▶ **What is expected**: Return these lines word for word, starting at the line that contains "Of all options" and running through the last of the rows.

▶ **Rows in a dataset**:
_____
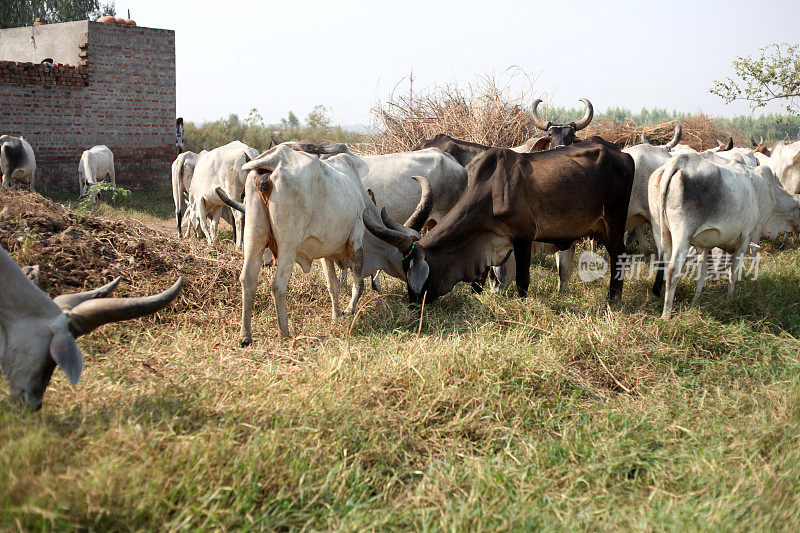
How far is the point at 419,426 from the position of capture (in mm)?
3350

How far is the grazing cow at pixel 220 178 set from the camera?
7.85 meters

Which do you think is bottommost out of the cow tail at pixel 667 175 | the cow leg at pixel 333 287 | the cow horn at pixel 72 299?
the cow leg at pixel 333 287

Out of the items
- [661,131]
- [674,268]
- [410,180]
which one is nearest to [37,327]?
[410,180]

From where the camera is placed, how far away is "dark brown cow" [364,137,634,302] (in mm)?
5449

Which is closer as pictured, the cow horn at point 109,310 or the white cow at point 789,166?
the cow horn at point 109,310

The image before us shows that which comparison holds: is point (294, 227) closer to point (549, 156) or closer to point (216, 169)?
point (549, 156)

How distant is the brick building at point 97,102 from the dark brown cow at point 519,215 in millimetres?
10899

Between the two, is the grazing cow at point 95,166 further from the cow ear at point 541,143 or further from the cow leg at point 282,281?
the cow leg at point 282,281

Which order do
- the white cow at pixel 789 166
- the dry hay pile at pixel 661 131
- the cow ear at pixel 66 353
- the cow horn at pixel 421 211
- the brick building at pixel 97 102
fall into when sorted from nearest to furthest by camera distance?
the cow ear at pixel 66 353, the cow horn at pixel 421 211, the white cow at pixel 789 166, the dry hay pile at pixel 661 131, the brick building at pixel 97 102

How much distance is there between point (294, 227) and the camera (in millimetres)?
4488

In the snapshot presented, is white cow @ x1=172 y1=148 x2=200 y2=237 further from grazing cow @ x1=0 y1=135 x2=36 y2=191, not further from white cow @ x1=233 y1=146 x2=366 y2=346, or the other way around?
white cow @ x1=233 y1=146 x2=366 y2=346

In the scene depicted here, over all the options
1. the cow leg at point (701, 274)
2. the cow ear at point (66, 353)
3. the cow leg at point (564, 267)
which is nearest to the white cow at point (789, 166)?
the cow leg at point (701, 274)

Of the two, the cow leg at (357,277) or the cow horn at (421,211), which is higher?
the cow horn at (421,211)

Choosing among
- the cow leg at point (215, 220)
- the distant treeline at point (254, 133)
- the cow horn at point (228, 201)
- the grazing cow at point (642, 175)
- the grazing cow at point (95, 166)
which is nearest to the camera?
the cow horn at point (228, 201)
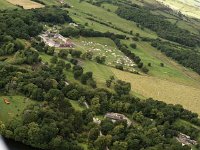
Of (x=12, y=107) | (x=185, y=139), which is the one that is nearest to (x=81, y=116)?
(x=12, y=107)

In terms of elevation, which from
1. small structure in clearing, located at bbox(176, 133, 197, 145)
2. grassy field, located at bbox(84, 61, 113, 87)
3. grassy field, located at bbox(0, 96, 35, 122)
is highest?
small structure in clearing, located at bbox(176, 133, 197, 145)

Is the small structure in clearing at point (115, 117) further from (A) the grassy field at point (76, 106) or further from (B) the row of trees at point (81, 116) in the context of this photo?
(A) the grassy field at point (76, 106)

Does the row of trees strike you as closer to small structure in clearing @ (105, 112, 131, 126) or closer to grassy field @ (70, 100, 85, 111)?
grassy field @ (70, 100, 85, 111)

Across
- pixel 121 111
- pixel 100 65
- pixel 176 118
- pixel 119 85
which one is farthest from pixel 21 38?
pixel 176 118

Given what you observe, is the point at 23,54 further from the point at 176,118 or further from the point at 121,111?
the point at 176,118

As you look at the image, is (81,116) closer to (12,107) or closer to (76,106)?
(76,106)

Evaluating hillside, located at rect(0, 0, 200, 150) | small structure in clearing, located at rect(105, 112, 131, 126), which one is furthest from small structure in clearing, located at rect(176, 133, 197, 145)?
small structure in clearing, located at rect(105, 112, 131, 126)
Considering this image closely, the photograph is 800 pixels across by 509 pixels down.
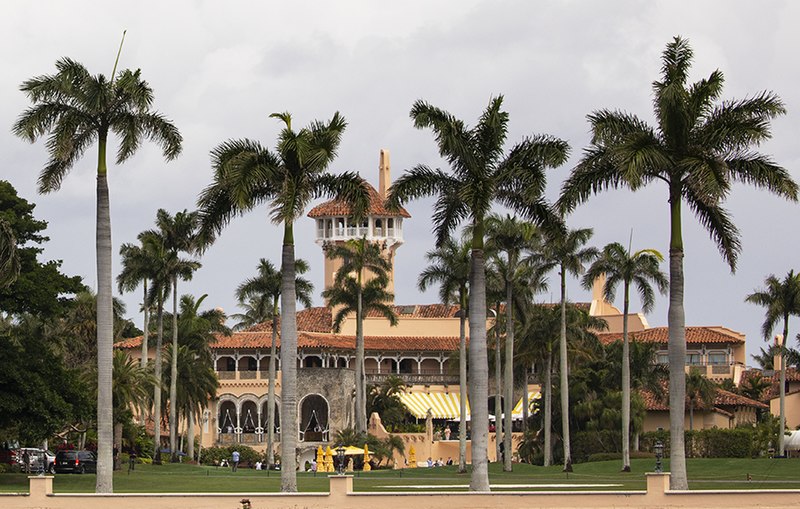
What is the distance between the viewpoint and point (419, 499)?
40.7 m

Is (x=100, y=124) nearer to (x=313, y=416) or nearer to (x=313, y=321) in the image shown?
(x=313, y=416)

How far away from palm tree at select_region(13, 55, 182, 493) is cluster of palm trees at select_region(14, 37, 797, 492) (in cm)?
4

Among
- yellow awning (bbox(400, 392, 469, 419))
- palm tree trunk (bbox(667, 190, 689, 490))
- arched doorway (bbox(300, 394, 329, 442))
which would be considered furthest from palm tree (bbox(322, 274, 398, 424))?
palm tree trunk (bbox(667, 190, 689, 490))

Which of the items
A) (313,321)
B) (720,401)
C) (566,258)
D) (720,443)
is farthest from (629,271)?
(313,321)

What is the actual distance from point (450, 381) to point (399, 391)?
634 centimetres

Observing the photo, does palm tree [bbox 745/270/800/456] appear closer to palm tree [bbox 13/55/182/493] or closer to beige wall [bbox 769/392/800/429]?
beige wall [bbox 769/392/800/429]

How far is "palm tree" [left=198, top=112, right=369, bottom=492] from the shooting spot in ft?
148

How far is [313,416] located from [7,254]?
60933mm

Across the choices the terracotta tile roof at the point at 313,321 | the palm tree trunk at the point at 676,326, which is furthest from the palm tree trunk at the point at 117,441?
the terracotta tile roof at the point at 313,321

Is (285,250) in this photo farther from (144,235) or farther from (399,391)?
(399,391)

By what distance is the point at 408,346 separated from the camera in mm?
119125

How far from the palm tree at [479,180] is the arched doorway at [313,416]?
65.9 metres

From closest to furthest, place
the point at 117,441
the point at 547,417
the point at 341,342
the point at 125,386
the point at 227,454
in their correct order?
the point at 125,386 < the point at 117,441 < the point at 547,417 < the point at 227,454 < the point at 341,342

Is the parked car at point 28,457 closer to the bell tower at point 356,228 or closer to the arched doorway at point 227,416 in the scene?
the arched doorway at point 227,416
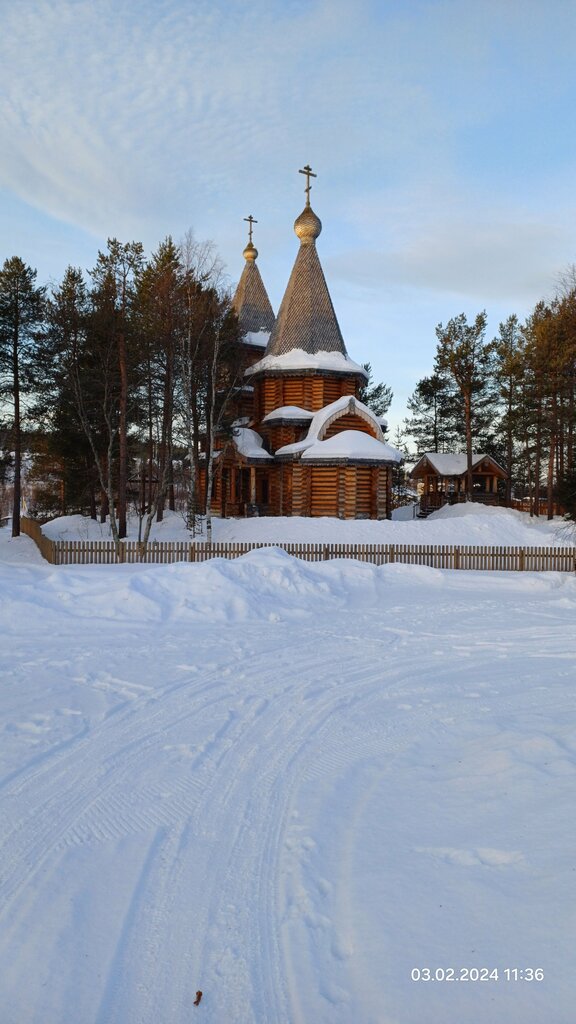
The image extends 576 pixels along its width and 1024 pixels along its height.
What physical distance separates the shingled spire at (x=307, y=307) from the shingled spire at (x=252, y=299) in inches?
147

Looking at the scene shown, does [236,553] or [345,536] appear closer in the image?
[236,553]

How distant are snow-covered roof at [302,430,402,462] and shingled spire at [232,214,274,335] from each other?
41.1 feet

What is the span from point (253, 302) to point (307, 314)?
6775mm

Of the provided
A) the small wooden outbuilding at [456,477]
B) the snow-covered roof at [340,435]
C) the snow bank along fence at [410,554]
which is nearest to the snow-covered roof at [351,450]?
the snow-covered roof at [340,435]

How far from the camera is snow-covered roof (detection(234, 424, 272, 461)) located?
29.9m

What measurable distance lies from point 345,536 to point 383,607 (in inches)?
439

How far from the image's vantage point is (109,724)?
18.7ft

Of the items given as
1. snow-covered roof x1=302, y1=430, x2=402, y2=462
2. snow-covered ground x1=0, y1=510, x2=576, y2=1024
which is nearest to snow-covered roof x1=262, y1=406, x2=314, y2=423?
snow-covered roof x1=302, y1=430, x2=402, y2=462

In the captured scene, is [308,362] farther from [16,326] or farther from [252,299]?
[16,326]

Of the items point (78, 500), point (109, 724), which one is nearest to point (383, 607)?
point (109, 724)

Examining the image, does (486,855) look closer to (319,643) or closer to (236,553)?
(319,643)

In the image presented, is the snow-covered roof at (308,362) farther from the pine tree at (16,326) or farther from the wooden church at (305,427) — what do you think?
the pine tree at (16,326)

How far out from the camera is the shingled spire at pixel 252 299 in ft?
123

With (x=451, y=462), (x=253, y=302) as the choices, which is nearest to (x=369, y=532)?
(x=451, y=462)
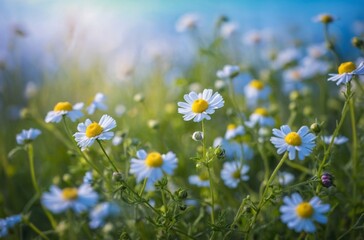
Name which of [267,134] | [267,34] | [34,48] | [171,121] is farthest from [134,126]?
[34,48]

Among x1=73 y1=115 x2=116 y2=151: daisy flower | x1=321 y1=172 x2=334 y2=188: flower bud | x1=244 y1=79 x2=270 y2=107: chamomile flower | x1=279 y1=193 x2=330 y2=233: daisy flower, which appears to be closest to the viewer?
x1=279 y1=193 x2=330 y2=233: daisy flower

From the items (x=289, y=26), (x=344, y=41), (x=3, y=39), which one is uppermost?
(x=3, y=39)

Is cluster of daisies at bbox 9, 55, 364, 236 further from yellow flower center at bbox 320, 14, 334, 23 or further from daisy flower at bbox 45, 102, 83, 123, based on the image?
yellow flower center at bbox 320, 14, 334, 23

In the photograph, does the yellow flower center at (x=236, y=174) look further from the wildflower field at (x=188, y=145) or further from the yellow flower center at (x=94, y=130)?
the yellow flower center at (x=94, y=130)

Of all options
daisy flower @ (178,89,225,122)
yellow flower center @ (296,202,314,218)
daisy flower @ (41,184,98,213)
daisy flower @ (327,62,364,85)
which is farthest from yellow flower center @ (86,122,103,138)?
daisy flower @ (327,62,364,85)

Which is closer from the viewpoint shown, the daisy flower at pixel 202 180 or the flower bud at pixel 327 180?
the flower bud at pixel 327 180

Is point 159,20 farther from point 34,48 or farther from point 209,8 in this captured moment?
point 34,48

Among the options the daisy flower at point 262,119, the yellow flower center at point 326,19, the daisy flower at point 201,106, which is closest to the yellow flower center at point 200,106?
_____
▶ **Answer below**:
Of all options
daisy flower @ (178,89,225,122)
yellow flower center @ (296,202,314,218)
daisy flower @ (41,184,98,213)
daisy flower @ (327,62,364,85)
which is farthest from yellow flower center @ (86,122,103,138)?
daisy flower @ (327,62,364,85)

Which is closer from the viewpoint shown, the daisy flower at pixel 202 180 or the flower bud at pixel 327 180?
the flower bud at pixel 327 180

Is point 159,20 farther from point 34,48 or farther from point 209,8 in this captured moment?
point 34,48

Among the options the daisy flower at point 262,119, the yellow flower center at point 326,19, the daisy flower at point 201,106, which is closest to the yellow flower center at point 200,106?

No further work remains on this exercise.